Texte:
-------
Depuis que le premier ministre éthiopien,Abiy Ahmed est arrivé au pouvoir en 2018, la situation politique du pays a énormément évolué. Juste après quelques mois (en juillet 2018) il s’est rendu à la capitale d’Erythrée, Asmara, pour mettre fin au conflit frontalier qui a duré plus de 20 ans. Cette coopération a été appréciée par le Comité norvégien qui lui a attribué le prix Nobel de la paix l’année suivante.
Il n’a pas fallu longtemps pour voir que ces accords de “paix et d’amitié”, entre les 2 pays voisins, ne serviraient qu’à un prétexte pour une alliance militaire dans le conflit qui s’approchait. En effet, la guerre du Tigré (2020-2022), entre les Forces de Défense du Tigré et les forces gouvernementales alliées d’Ethiopie et d’Erythrée; est devenu le second conflit le plus meurtrier du XXIe siècle après la Deuxième guerre du Congo. L’ancien président nigérian et médiateur en chef de l’UA, Olusegun Obasanjo, a déclaré que le nombre de morts était d’environ de 600.000 personnes. Il est aussi estimé qu’au moins, 300.000 personnes ont été tuées par la famine provoquée par le blocus humanitaire imposé par le gouvernement éthiopien (Nyssen, 2023). L’accord de Pretoria (Novembre 2022), déclaré par le gouvernement fédéral et le Front de Libération du Peuple du Tigré (TPLF), a mis fin à la guerre et commencé la période de cessation des hostilités. Il ne s’est même pas écoulé un an, et un autre conflit a éclaté en Éthiopie, qui dure encore aujourd’hui, qui est la rébellion de la milice Amhara ; Fano.
Comment expliquer un tel changement dans la situation sécuritaire d’un pays qui, au cours des 20 dernières années, avait pourtant connu une paix relative ?
Derrière toutes les horreurs de la guerre, se cache un réarrangement politique dans la corne de l’Afrique. Le gouvernement éthiopien précédent (1991-2018) a été dominé par le Front de Libération du Peuple du Tigré (TPLF), une organisation qui auparavant, combattait contre la junte communiste Derg (1974-1991) jusqu’à sa chute.
-------
Données fournies:

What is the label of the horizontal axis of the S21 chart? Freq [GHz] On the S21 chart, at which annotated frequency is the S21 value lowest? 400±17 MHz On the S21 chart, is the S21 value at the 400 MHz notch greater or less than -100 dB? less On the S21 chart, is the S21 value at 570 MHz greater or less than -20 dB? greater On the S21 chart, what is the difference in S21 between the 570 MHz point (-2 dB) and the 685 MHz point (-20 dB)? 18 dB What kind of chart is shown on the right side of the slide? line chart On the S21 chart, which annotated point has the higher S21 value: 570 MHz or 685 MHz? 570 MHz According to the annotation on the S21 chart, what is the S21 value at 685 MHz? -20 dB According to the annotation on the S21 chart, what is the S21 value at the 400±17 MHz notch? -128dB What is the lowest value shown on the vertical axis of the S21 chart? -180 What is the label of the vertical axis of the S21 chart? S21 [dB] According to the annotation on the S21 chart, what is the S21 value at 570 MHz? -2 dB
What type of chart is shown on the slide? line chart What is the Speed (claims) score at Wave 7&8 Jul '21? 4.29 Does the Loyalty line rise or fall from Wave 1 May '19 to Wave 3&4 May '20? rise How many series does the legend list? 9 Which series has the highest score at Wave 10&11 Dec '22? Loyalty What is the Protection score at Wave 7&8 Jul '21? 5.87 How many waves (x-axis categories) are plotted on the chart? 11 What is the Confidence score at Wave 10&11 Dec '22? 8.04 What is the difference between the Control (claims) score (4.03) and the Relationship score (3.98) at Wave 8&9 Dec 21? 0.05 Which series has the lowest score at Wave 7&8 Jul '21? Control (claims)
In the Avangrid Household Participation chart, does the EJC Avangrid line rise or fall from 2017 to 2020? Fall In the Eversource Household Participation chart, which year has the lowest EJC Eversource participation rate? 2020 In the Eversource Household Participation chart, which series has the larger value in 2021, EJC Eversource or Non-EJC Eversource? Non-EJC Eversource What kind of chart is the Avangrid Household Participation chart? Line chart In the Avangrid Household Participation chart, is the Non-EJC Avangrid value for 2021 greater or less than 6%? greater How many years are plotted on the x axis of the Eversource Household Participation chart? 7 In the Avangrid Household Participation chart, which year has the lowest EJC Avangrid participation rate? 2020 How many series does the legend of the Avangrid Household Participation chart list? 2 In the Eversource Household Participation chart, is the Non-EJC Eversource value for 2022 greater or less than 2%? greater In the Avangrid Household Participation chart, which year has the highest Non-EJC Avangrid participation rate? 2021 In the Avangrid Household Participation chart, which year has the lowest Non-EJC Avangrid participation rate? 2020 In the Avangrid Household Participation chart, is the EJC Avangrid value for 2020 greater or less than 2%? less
-------
Série d'exercices:
#1 Répondez aux questions suivantes à partir du texte sur l'Éthiopie.
(a) Dans quelle ville Abiy Ahmed s'est-il rendu en juillet 2018 ?
(b) Selon Olusegun Obasanjo, environ combien de personnes sont mortes pendant la guerre du Tigré ?
(c) Quelle organisation a dominé le gouvernement éthiopien de 1991 à 2018 ?
#2 Poursuivez le texte sur l'Éthiopie à partir de sa dernière phrase, en un court paragraphe.

Réponses par numéro:
#1
(a) À Asmara, la capitale de l'Érythrée.
(b) Environ 600 000 personnes.
(c) Le Front de Libération du Peuple du Tigré (TPLF).

#2
Après la mort du dirigeant du TPLF et premier ministre Meles Zenawi en 2012, cette hégémonie politique des élites tigréennes a été fortement contestée. Dans les années 2014-2016, la jeunesse Oromo (l’ethnie la plus nombreuse d’Ethiopie) a organisé des manifestations qui ont été violemment réprimées par les forces de l’ordre. La raison initiale derrière ce mouvement a été de s’opposer au plan gouvernemental pour étendre les frontières de la capitale, Addis-Abeba, au détriment des terres appartenant à la région la plus peuplée, l’Oromia. Les Amharas (la deuxième ethnie la plus nombreuse) ont rejoint ce mouvement antigouvernemental, en réclamant l’appartenance de la région occidentale du Tigré, Wolqayt, et en justifiant cela par les persécutions ethniques dans cette partie du pays. Il est important de savoir que Wolqayt est une région connue pour son agriculture fortement industrialisée, qui rapportait des bénéfices importants aux élites politiques.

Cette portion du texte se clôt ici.